When it comes to performance management, we must see the overall engagement in the OKR process. Instead of evaluating whether 100% results are achieved, conversations should be around whether goals are well-communicated, roadblocks are correctly addressed, and results are updated regularly.
Ideally, OKRs should not be linked to job performance but only focus on how well employees remain engaged and participative.
There must be the right balance between how vital an OKR is in driving performance versus measuring performance.
Q: In 2021, business leaders have prioritized the realignment of business strategy more than ever before. What role do OKRs play here?
A: The global pandemic made organizations realize that with strategic planning, they can think about the future, not as a distant possibility but as “the current state.” The assumption that the state of things would be similar or change only a bit over the next two to five years remains a common mistake in long-term planning. Many organizations were not prepared for the drastic changes that came with the pandemic. Yet, today, all organizations have a structured plan to give them the agility to keep moving from a long to medium and then shorter planning cycle. This provides them the adaptability to move ahead quickly and easily – even if faced with unexpected change or disruption.
Here too OKRs have a definite edge. With the OKR framework, goals are broken down to annual OKRs and then quarterly OKRs. As a result, this gives agility to have a long-term direction that guides the next significant steps each quarter for flexibility.
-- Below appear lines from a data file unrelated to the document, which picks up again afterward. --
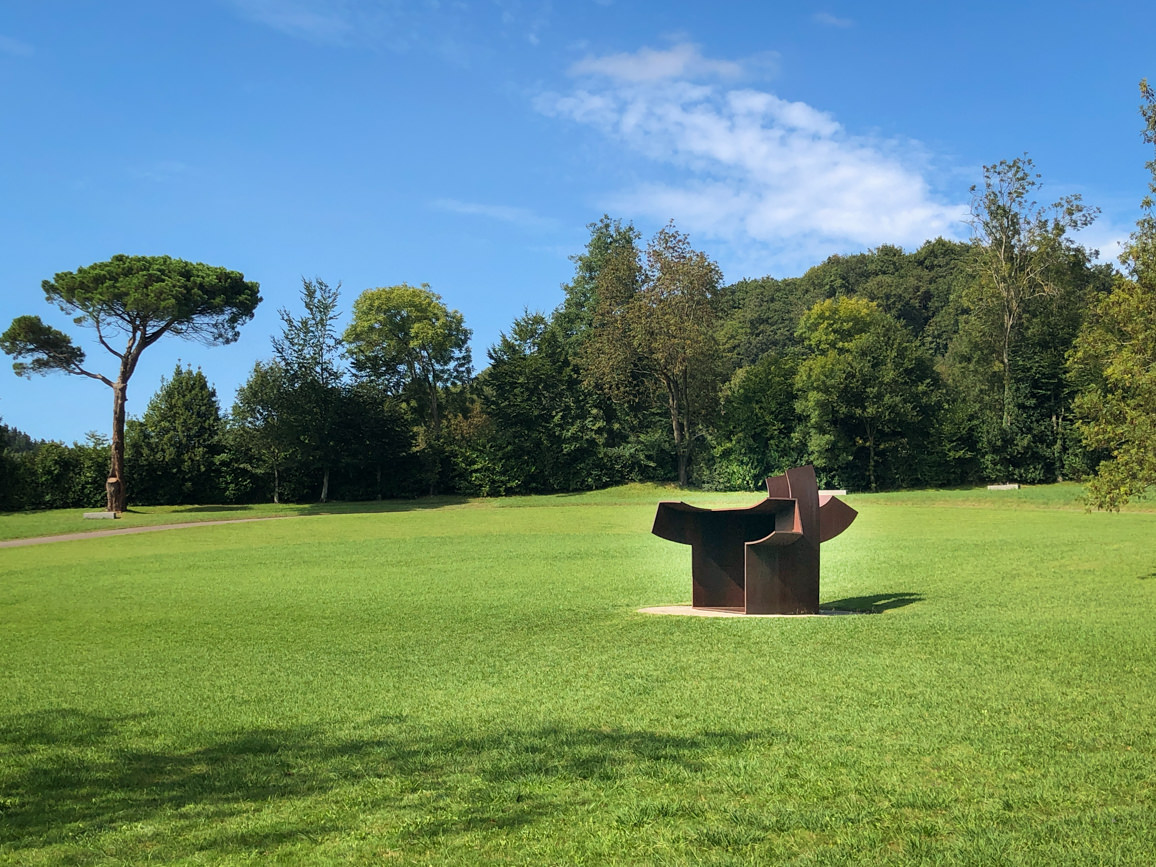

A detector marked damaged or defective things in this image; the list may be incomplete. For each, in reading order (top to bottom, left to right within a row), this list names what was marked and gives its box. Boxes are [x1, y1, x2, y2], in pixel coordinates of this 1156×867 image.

rusted steel sculpture [651, 464, 860, 614]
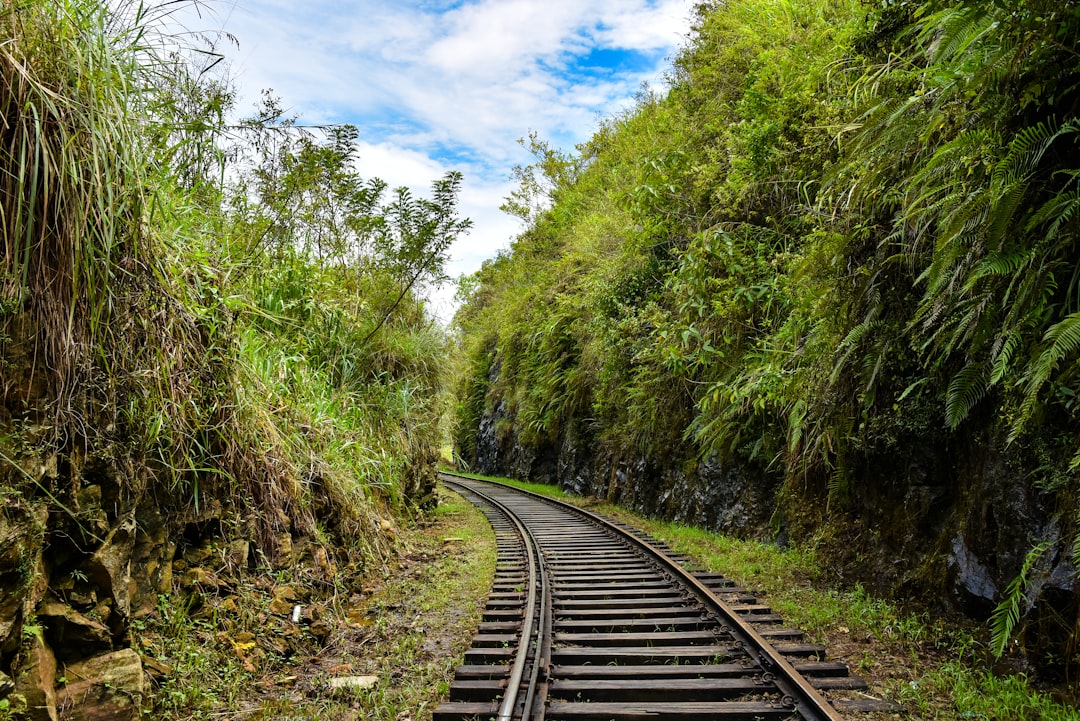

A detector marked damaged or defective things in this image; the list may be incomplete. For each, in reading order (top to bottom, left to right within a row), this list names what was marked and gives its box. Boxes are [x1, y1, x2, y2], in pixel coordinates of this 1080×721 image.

rusty steel rail [430, 472, 896, 720]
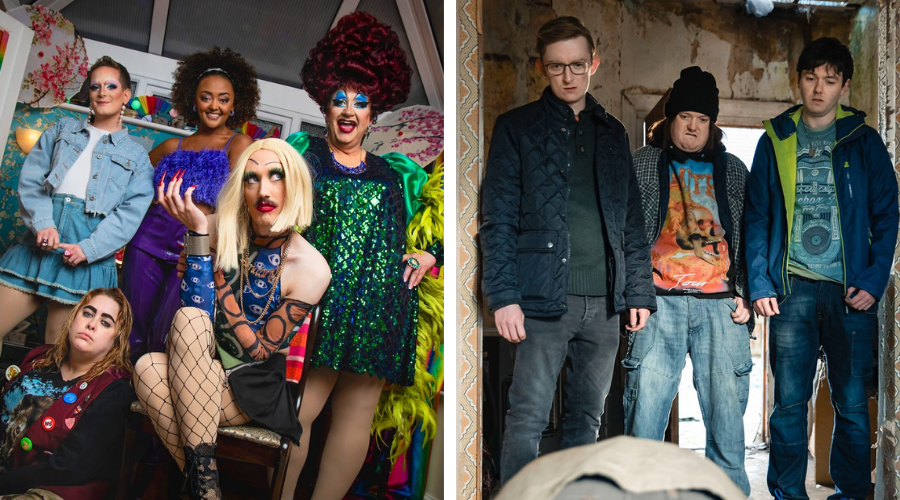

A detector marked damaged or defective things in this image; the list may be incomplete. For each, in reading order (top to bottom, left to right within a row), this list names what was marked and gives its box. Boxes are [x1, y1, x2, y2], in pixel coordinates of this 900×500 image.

peeling plaster wall [486, 0, 880, 146]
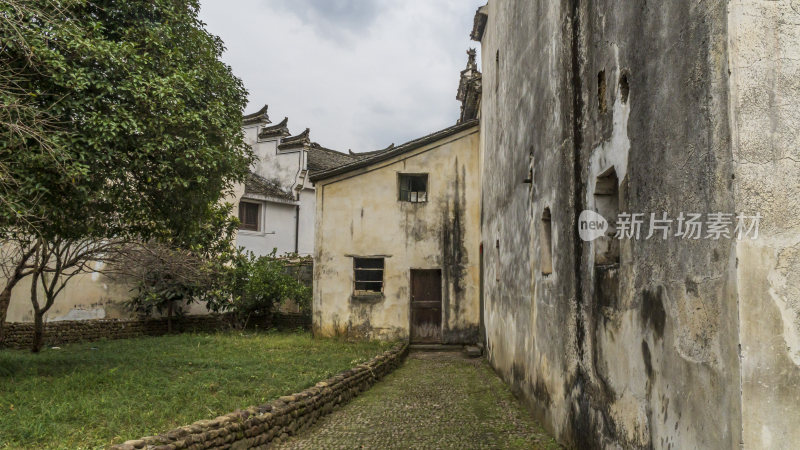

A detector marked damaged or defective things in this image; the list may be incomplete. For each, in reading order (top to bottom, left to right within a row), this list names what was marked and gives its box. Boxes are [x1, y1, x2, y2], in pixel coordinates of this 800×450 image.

peeling paint wall [314, 126, 482, 342]
peeling paint wall [482, 1, 756, 448]
peeling paint wall [732, 1, 800, 448]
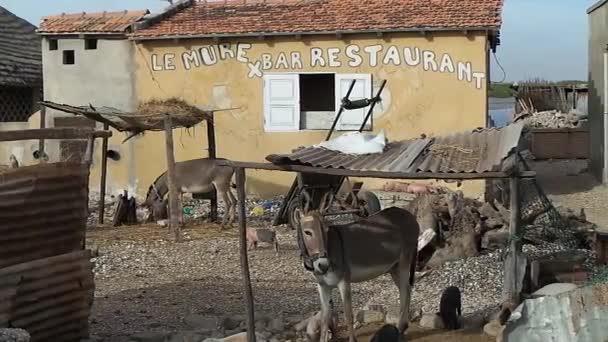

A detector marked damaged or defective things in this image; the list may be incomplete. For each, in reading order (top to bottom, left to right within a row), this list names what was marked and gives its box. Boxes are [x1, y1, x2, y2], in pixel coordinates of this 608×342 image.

rusty metal sheet [268, 123, 524, 175]
rusty metal sheet [0, 162, 89, 268]
rusty metal sheet [0, 250, 93, 340]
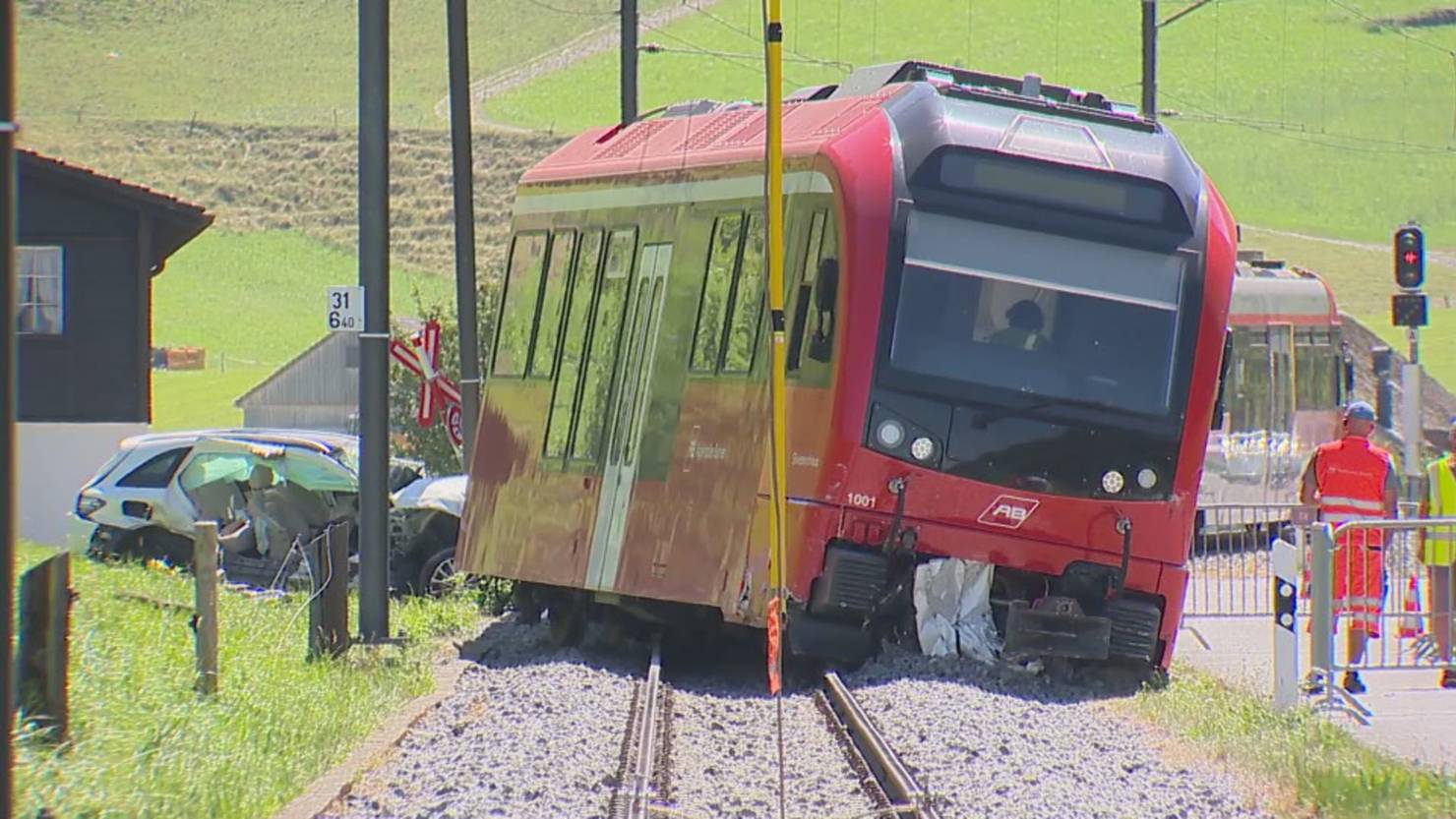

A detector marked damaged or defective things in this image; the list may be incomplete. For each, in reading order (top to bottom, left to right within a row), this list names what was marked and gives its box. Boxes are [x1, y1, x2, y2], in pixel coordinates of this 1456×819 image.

crashed car [70, 429, 466, 594]
damaged vehicle [68, 429, 468, 594]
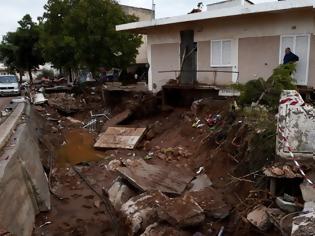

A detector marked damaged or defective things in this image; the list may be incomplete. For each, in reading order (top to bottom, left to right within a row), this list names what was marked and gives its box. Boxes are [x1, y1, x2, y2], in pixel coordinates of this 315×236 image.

broken wooden board [94, 127, 147, 149]
broken concrete slab [94, 127, 148, 149]
broken concrete slab [108, 178, 138, 209]
broken concrete slab [121, 191, 169, 235]
broken wooden board [116, 159, 194, 195]
broken concrete slab [117, 159, 195, 195]
broken concrete slab [158, 194, 205, 227]
broken concrete slab [189, 173, 214, 192]
broken concrete slab [186, 188, 231, 219]
broken concrete slab [247, 206, 272, 231]
broken concrete slab [292, 211, 315, 235]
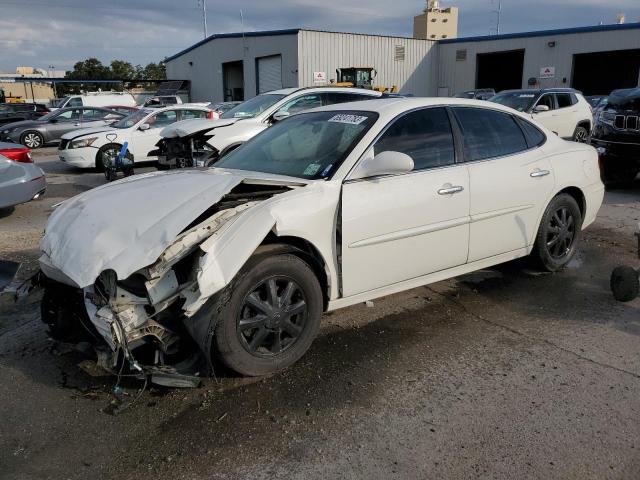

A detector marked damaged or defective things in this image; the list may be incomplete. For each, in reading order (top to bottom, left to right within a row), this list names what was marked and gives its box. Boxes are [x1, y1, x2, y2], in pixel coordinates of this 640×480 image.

This allows everyone to adapt quickly to unexpected environmental stimuli or unplanned impacts, as the business world witnessed with the global pandemic of COVID-19.
Q: Finally, can you share some practical tips for organizations and organizational leaders to adopt the OKR methodology for business success?
A: The best way for OKR implementation is to start in phases. The organization’s leadership should set the future direction and practice the OKR cycle first. They must have their experience and become comfortable with the OKR process themselves. This proves to be highly conducive for an organization-wide willingness and excitement in terms of adopting the methodology.
Each quarter, depending on how deep the organization wants to cascade OKRs, they can onboard another layer of participants to creating their OKRs and understanding their overall contribution in taking the company forward.
At the top level, objectives and key results tend to be a much bigger picture. As you get down to the quarterly OKRs, within the front levels of the organization, OKRs become slightly more task-oriented and output-aligned. But contributing to OKRs starts to resemble a high-level action plan, which is much more empowering than just creating a detailed three-page document on what an employee needs to do! With OKRs, employees are asked to clearly state the objective and key results that they contribute to their team’s OKRs – be it monthly, quarterly, or yearly.
The power that OKRs gives to the employee is that it makes them define how their role contributes to the big picture, in comparison to it being dictated to them. This makes them more inclined to be ambitious and empowered to achieve more. This spells out the success of the OKR methodology for the business as well – a sure win-win for all!